Fed Chair Jerome Powell Delivers Semiannual Monetary Report At Senate Hearing

Win McNamee

The Fed minutes told the tale of a Fed that will likely slow the pace of rate hikes at the December FOMC meeting. But more importantly, the minutes suggested that the Fed now sees a higher terminal rate than previously forecast at the September FOMC meeting.

The one wrinkle in the equation that was not expected and is even more concerning is that the Fed acknowledges in the minutes that they are aware of the increasing risk of a recession.

A Higher Terminal Rate Overshadows A Slower Pace

If the stock market has been rising on expectations of rate hikes slowing, it’s in for a shock when it realizes the speed has no bearing on the destination. The Fed has made it clear over several previous meetings that it wants the economy to grow at a below-trend pace, the unemployment rate to rise, and to move monetary policy into a restrictive territory and maintain that stance for some time.

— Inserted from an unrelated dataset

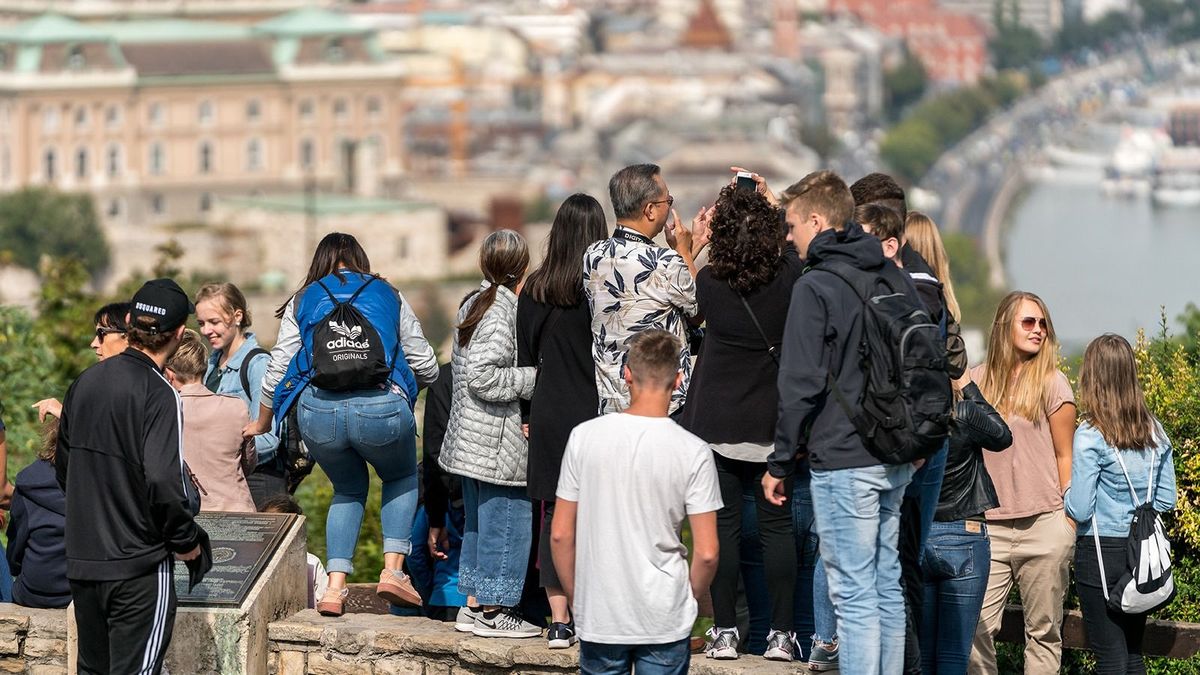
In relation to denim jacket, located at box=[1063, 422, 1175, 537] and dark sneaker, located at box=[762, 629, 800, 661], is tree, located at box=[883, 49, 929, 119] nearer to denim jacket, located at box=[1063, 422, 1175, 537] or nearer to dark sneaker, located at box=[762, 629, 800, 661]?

Based on messaging from Fed governors over the past two weeks, it seems more likely than not that the terminal rate is probably to head above 5% and potentially to as high as 5.25% over the next few meeting. The pace at which we get there is unlikely to change the outcome.

Financial Conditions Need To Tighten

It’s not bullish for stocks, implying that financial conditions will need to tighten further and stay there for some time. The Chicago Fed National Financial Conditions Index has eased considerably in recent weeks, which helped lift equity prices. As financial conditions begin to tighten to the Fed’s desired level, it will lower equity prices, making the November rally a destination to nowhere.

Financial Conditions

Bloomberg

The chart shows that financial conditions have eased back to where they were in August before Powell’s Jackson Hole speech. At that point, the Fed wasn’t pleased with the market’s strong performance and easing of financial conditions and pushed back very hard against that easing. It seems likely that the FOMC minutes today are the first step in the Fed pushing back against the recent easing of financial conditions, reinforcing a higher terminal rate.

If it’s the case that the terminal rate is heading toward 5% to 5.25%, and the Fed wants financial conditions to tighten more, then rates need to rise, the dollar needs to strengthen, and credit spreads need to widen. That should result in higher implied volatility and lower equity prices.

The news of the rate of hikes slowing is not bullish and not a pivot. It’s common sense. It’s obvious that at some point, the Fed would slow the pace of rates.

The big takeaway from these Fed minutes is that the terminal rate is heading higher than projected at the September FOMC and is likely to be above 5%.